The paper cited documents and "Italian legal sources" in its story about the organized crime syndicate ’Ndrangheta and CenturionBet, an online gaming company based in Malta.
The Financial Times reported that Wirecard's relationship with CenturionBet ended in 2017, “when its gambling license was suspended by Maltese authorities and it ceased trading after an anti-mafia raid that saw 68 people arrested." The FT added: "Since then, more than 30 people have been sentenced for mafia-related crimes linked to the case."
Wirecard declined to comment for the FT article. It is unclear whether the bank knew its services were being used to skirt anti-money laundering regulations, the paper reported.
Leading up to June of this year, Wirecard was a darling with investors, trading at more than 100 euros per share. Then the company admitted that more than $1 billion in assets probably didn't exist and filed for bankruptcy. The stock crashed to around 2 euros per share.
On June 18, Founder Markus Braun resigned. A week later, Braun was arrested in Germany and released on €5 million bail. He is charged with fraudulently inflating earnings.

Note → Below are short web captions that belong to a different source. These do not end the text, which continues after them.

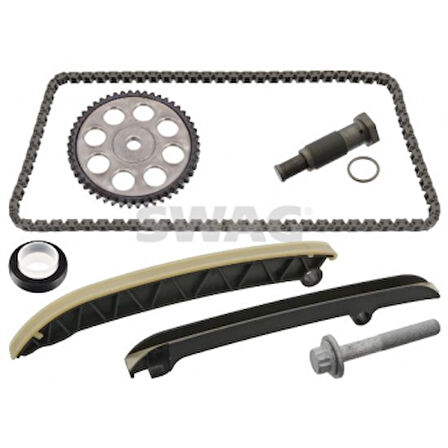 Vag Eksantrık Zincir Seti Disli Kit Caddy Golf VI Jetta Polo İbiza Leon Yeti Octavıa 1.2tsi Cbza Cbzb - Swag 83104259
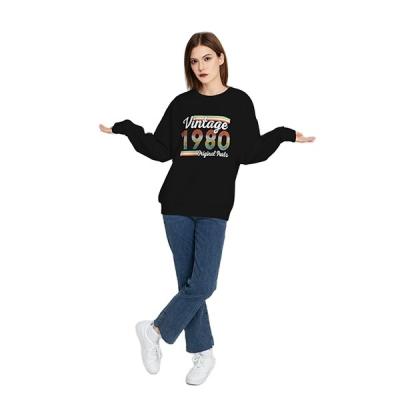 China Breathable made in china high quality unisex crew neck protective sweatshirt for sale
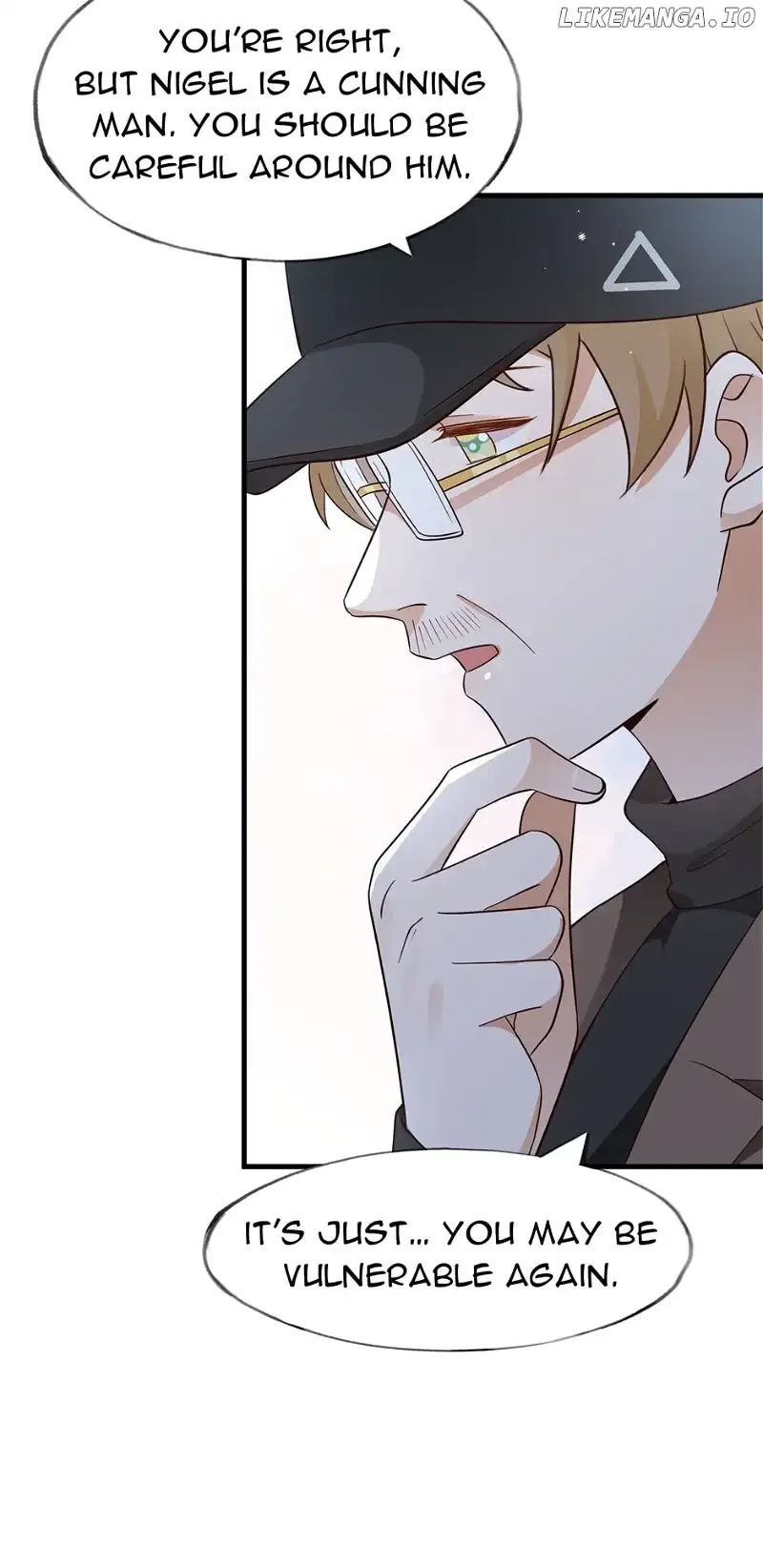 Perfect Heroine Wants to Possess Me Chapter 82 page 18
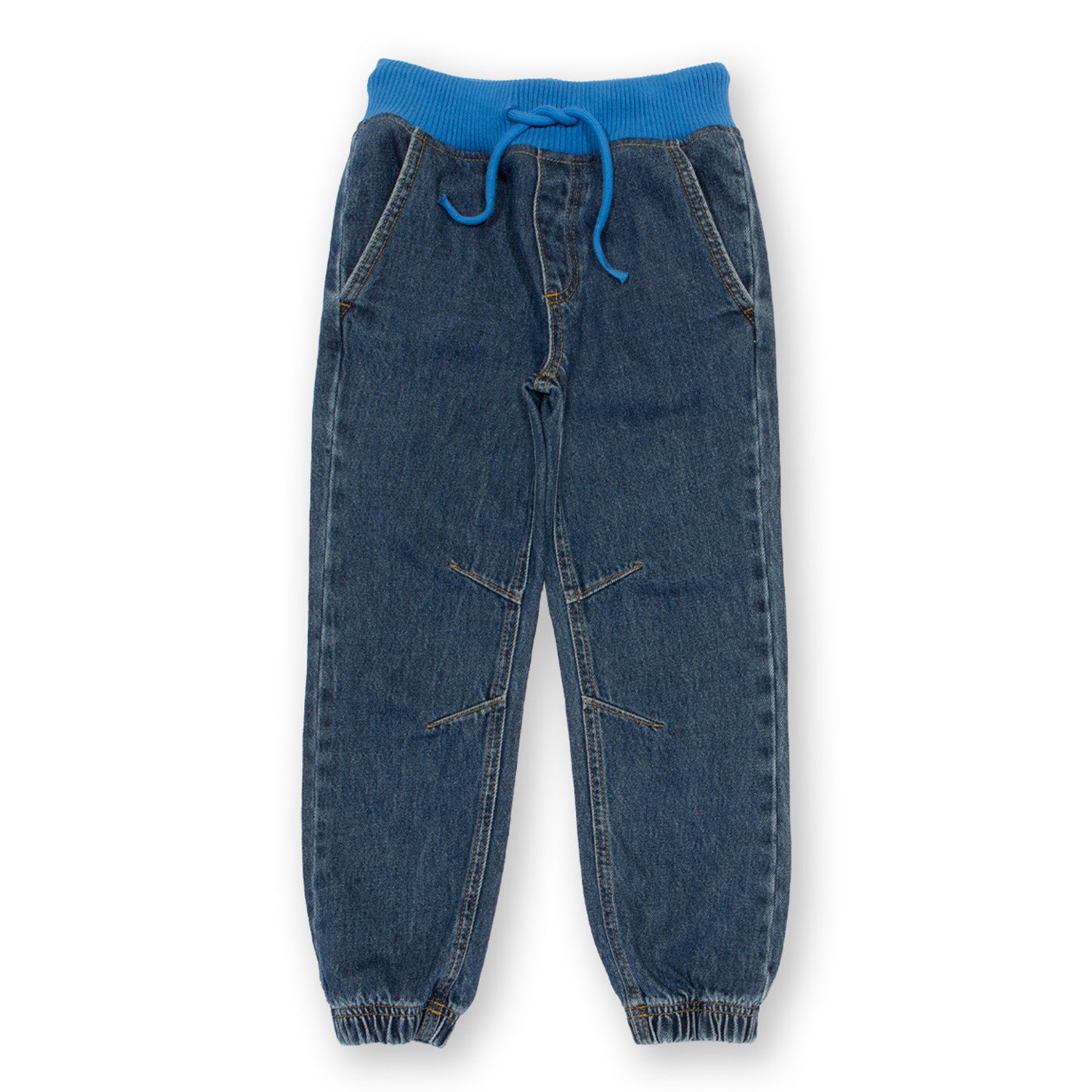 Kite Clothing Organic Kids' Denim Joggers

According to the Financial Times, the ’Ndrangheta group, from Southern Italy, engages in murder, extortion, money laundering and large-scale drug smuggling, and has collaborated in its work with Central American drug cartels. The European police network Europol says 'Ndrangheta is also involved in trafficking illegal firearms.
'Ndrangheta operates from the Calabria region in Southern Italy. Calabria, only a few miles by water from Sicily, is poorer than much of Italy, and occupies what would be the toe if Italy were a boot.